• SELECTED TEXT
*** Begin section ***

Consuelo (Coni) Chapela
For what and for whom are universities? A Latin-American perspective
From the Islamic to the Latin American, I will make a brief historical tour of different university models, focusing on what and for whom they were at the time, arguing that universities are functional to hegemonic power thus, their autonomy only relative, but also they can breed critical thinking and resistance. I proceed to map a constellation of problems linked to the loss of words. Then, I address the polarization of today’s changing political world with some Latin American examples, arguing that autonomy, critical thinking, and community building threaten hegemonic power, thus, what remains of autonomy is in danger. I call then for a return to community service and the construction of research problems that benefit people. I propose to fulfill the responsibility of universities in the present historical turn, fighting, among others, the neoliberal bureaucratic-technocratic hooks, through the construction of academic communities of meaning.
Piya Chatterjee
Within and Beyond the Plantation: Imagining Anticolonial Feminist Pedagogies, Otherwise
My talk is a promissory note, a radical dreaming of the possibilities of a more liberatory educational space within empires, and in its so-called hinterlands and peripheries. Building on almost three decades of working in the public university (the University of California) and a private liberal arts college (Scripps College, the Claremont Consortium), I consider what it means to “cultivate the margins” (to use bell hooks’ terrific phrase) through antiracist and anticasteist feminist lens, and the pedagogies that these engender. Whether public or private, factory or village, the public university and boutique liberal arts college reflect two sides of the same coin.

*** End section ***

• RECORD EXCERPTS
*** Begin section ***

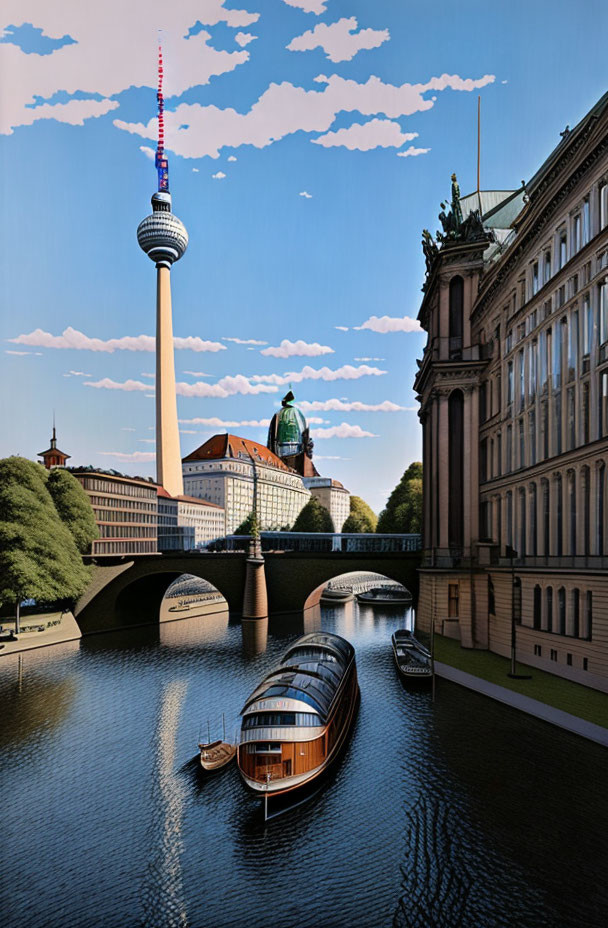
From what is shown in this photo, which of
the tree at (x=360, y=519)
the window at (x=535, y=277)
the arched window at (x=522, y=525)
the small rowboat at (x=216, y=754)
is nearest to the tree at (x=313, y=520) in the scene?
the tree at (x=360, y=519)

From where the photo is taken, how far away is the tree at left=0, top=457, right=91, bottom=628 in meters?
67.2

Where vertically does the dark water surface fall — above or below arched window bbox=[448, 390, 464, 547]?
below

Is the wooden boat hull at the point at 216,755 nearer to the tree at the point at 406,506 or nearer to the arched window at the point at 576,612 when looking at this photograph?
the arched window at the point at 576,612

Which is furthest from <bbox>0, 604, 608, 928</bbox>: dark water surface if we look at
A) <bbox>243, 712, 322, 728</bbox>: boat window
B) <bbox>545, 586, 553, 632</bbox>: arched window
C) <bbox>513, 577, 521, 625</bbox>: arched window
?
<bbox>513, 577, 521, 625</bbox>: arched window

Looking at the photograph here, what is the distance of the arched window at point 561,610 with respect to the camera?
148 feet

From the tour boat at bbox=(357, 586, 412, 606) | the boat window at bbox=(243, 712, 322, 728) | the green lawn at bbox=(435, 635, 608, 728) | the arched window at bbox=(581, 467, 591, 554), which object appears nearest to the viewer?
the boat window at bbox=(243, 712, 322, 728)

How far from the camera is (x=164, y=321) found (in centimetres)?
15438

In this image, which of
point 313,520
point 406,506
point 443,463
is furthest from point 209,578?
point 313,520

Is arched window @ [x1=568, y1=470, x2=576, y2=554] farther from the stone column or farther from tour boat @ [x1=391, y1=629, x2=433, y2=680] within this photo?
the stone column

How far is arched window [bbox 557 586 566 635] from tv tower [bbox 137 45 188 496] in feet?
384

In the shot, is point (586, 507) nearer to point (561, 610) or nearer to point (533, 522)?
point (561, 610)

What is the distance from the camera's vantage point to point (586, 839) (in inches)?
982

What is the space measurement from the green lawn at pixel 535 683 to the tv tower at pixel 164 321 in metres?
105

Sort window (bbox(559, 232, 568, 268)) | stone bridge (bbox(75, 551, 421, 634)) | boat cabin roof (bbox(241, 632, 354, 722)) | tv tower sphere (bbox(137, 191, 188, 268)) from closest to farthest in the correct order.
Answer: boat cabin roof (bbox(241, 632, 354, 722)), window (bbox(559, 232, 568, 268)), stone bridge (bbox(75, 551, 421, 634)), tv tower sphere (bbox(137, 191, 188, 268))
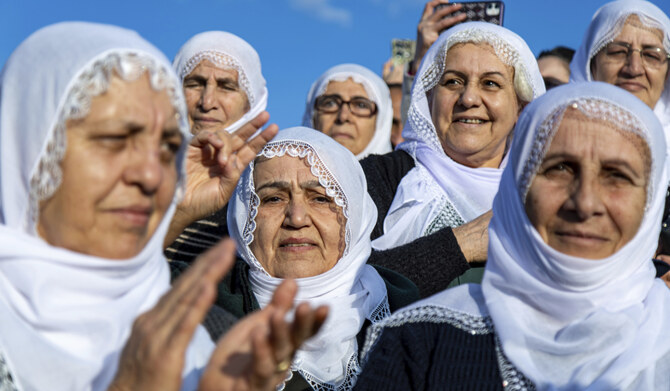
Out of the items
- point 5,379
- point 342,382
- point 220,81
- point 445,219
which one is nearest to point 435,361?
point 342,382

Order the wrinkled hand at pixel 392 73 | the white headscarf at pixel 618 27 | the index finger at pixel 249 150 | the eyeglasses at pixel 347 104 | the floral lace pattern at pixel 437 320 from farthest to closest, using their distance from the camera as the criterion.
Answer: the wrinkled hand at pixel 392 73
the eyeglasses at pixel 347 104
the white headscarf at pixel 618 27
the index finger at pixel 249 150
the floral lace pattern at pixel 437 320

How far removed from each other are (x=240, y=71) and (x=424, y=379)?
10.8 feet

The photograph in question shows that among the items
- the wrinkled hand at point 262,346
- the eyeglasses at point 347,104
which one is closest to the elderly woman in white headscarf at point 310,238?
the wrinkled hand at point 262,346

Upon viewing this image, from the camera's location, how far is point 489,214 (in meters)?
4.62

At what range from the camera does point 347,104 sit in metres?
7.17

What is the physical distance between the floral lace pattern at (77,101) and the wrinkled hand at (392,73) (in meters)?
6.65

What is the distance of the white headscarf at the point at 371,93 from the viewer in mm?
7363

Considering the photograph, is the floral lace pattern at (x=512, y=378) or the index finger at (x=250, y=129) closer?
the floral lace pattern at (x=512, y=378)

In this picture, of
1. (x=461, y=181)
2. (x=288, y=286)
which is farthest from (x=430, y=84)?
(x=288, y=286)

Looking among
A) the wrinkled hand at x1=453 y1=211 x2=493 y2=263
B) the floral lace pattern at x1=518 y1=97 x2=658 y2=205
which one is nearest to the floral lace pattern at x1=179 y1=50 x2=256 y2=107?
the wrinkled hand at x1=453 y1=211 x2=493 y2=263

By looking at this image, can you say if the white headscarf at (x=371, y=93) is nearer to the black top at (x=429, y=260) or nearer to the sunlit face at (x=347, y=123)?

*** End section ***

• TASK A
In the university abstracts, rewrite the stretch from "Piya Chatterjee" through "the same coin.", swapping "hinterlands" for "backwaters".
• TASK B
Answer these questions from the university abstracts:
(i) With which university model does Chapela's historical tour end?
(ii) For about how long has Chatterjee worked in the public university and a private liberal arts college?
(iii) Whose phrase is "cultivate the margins"?
• TASK C
Carry on the university abstracts from the point where they end.

• RESPONSE AREA A
Piya Chatterjee
Within and Beyond the Plantation: Imagining Anticolonial Feminist Pedagogies, Otherwise
My talk is a promissory note, a radical dreaming of the possibilities of a more liberatory educational space within empires, and in its so-called backwaters and peripheries. Building on almost three decades of working in the public university (the University of California) and a private liberal arts college (Scripps College, the Claremont Consortium), I consider what it means to “cultivate the margins” (to use bell hooks’ terrific phrase) through antiracist and anticasteist feminist lens, and the pedagogies that these engender. Whether public or private, factory or village, the public university and boutique liberal arts college reflect two sides of the same coin.

• RESPONSE AREA B
(i) The Latin American model.
(ii) Almost three decades.
(iii) bell hooks'.

• RESPONSE AREA C
I will also weave some ethnographic stories of work we/i have done through antiviolence Freirian/feminist literacy circles in eastern India during these years–as an attempt to stitch together hemispheric differences which appear incommensurable. After all, what is the imagination for? I will use the “plantation” as a realpolitik and a metaphor to think through the ways in which global crises are forcing us to radically revision what we “do” through capital, and maybe beyond capitalism. After sharing some stories about the alienations which shape both teaching and learning in these sites of white/brahminical-caste supremacies, I will share the generative insights of students/teachers as they design and act out different kind curriculum–whether this be the Nobody Fails at Scripps mutual aid movement that emerged during the Pandemic; or whether these rest within the acts, and dreams, of community leaders in the tea plantation belts of the eastern Himalaya.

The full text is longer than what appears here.